Apache Spark MLlib Tutorial – Learn about Spark’s Scalable Machine Learning Library

MLlib is one of the four Apache Spark‘s libraries. It is a scalable Machine Learning Library.


MLlib could be developed using Java (Spark’s APIs).

With latest Spark releases, MLlib is inter-operable with Python’s Numpy libraries and R libraries.

Data Source

Using MLlib, one can access HDFS(Hadoop Data File System) and HBase, in addition to local files. This enables MLlib to be easily plugged into Hadoop workflows.

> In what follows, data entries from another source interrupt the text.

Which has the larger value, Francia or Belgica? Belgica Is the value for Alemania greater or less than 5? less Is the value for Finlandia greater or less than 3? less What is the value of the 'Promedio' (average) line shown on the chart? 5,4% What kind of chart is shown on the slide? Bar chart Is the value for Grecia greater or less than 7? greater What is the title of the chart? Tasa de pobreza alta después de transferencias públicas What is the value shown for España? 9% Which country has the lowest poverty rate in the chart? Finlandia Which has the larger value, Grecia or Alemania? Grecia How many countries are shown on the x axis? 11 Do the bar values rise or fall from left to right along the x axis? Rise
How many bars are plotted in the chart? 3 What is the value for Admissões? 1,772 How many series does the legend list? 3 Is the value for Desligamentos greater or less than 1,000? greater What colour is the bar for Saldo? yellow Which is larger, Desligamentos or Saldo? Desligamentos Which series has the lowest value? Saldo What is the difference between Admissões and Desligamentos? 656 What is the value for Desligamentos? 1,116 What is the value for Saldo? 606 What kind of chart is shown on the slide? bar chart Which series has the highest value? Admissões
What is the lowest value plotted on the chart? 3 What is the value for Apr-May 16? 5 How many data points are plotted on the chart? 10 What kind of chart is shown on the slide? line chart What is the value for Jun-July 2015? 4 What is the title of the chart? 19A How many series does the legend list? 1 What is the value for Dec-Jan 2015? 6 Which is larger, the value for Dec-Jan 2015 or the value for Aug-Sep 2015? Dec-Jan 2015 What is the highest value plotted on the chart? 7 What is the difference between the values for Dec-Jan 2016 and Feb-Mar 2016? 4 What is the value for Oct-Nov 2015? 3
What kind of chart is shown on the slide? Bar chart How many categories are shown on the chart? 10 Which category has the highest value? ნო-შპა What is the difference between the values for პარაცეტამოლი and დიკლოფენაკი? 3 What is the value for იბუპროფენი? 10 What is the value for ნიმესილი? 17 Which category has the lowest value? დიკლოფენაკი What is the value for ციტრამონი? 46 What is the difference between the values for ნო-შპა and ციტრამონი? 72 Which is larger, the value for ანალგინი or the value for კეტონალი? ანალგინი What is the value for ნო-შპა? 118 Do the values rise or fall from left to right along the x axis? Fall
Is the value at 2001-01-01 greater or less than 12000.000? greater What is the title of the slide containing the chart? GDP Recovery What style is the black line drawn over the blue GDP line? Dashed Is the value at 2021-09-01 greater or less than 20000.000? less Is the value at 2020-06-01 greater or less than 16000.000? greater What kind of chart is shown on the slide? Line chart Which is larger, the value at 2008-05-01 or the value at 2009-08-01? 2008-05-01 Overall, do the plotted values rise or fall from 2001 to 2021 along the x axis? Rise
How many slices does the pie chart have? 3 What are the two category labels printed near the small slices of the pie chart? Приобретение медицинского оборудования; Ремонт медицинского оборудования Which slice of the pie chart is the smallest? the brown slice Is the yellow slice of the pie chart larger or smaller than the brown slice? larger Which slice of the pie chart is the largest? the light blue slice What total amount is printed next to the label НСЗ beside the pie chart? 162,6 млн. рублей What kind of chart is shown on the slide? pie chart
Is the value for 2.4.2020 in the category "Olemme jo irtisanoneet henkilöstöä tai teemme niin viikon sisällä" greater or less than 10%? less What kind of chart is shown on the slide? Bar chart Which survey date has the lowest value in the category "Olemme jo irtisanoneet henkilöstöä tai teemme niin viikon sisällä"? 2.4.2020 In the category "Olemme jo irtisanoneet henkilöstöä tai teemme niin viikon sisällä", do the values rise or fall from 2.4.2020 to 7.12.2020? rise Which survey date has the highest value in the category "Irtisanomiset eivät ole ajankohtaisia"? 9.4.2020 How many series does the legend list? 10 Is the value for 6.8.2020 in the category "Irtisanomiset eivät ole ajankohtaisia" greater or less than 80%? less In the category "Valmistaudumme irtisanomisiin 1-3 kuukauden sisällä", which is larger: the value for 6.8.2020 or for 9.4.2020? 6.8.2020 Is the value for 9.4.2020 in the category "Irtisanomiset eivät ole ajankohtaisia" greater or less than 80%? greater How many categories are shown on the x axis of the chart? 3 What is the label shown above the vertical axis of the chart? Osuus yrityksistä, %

Spark’s framework excels at iterative computation. This enables the iterative parts of MLlib algorithms to run fast. And also MLlib contains high quality algorithms for Classification, Regression, Recommendation, Clustering, Topic Modelling, etc.

Apache Spark MLlib Tutorial
Apache Spark MLlib Tutorial

Following are some of the examples to MLlib algorithms, with step by step understanding of ML Pipeline construction and model building :

  1. Classification using Logistic Regression
  2. Classification using Naive Bayes
  3. Generalized Regression
  4. Survival Regression
  5. Decision Trees
  6. Random Forests
  7. Gradient Boosted Trees
  8. Recommendation using Alternating Least Squares (ALS)
  9. Clustering using KMeans
  10. Clustering using Gaussian Mixtures
  11. Topic Modelling using Latent Dirichlet Conditions
  12. Frequent Itemsets
  13. Association Rules
  14. Sequential Pattern Mining

MLlib Utilities

MLlib provides following workflow utilities :

  1. Feature Transformation
  2. ML Pipeline construction
  3. Model Evaluation
  4. Hyper-parameter tuning
  5. Saving and loading of models and pipelines
  6. Distributed Linear Algebra
  7. Statistics


In this Apache Spark Tutorial – Spark MLlib Tutorial, we have learnt about different machine learning algorithms available in Spark MLlib and different utilities MLlib provides.